期刊名称:Proceedings of the National Academy of Sciences
印刷版ISSN:0027-8424
电子版ISSN:1091-6490
出版年度:2016
卷号:113
期号:2
页码:E137-E145
DOI:10.1073/pnas.1517288113
语种:English
出版社:The National Academy of Sciences of the United States of America
摘要:The transient receptor potential cation channel subfamily V member 1 (TRPV1) or vanilloid receptor 1 is a nonselective cation channel that is involved in the detection and transduction of nociceptive stimuli. Inflammation and nerve damage result in the up-regulation of TRPV1 transcription, and, therefore, modulators of TRPV1 channels are potentially useful in the treatment of inflammatory and neuropathic pain. Understanding the binding modes of known ligands would significantly contribute to the success of TRPV1 modulator drug design programs. The recent cryo-electron microscopy structure of TRPV1 only provides a coarse characterization of the location of capsaicin (CAPS) and resiniferatoxin (RTX).
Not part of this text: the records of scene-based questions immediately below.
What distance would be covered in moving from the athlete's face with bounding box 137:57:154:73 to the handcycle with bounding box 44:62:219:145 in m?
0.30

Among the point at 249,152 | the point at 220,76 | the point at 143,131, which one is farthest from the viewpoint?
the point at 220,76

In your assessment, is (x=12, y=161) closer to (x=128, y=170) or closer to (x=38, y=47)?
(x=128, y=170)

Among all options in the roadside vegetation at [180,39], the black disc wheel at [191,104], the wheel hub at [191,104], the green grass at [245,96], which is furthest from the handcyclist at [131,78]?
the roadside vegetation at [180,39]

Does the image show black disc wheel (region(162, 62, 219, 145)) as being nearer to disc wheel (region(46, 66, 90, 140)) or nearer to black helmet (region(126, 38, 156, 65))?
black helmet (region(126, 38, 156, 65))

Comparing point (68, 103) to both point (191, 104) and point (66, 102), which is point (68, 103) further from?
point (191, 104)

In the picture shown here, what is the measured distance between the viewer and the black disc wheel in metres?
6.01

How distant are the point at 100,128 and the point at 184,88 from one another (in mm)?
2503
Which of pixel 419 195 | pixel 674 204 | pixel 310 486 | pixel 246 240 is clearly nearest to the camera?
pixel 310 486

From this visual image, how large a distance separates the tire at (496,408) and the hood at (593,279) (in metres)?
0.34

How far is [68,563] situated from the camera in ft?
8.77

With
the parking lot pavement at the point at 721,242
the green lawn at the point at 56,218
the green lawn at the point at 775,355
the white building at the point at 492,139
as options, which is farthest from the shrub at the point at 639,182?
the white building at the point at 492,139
Herein, we use the information contained in the experimental electron density maps to accurately determine the binding mode of CAPS and RTX and experimentally validate the computational results by mutagenesis. On the basis of these results, we perform a detailed analysis of TRPV1–ligand interactions, characterizing the protein ligand contacts and the role of individual water molecules. Importantly, our results provide a rational explanation and suggestion of TRPV1 ligand modifications that should improve binding affinity.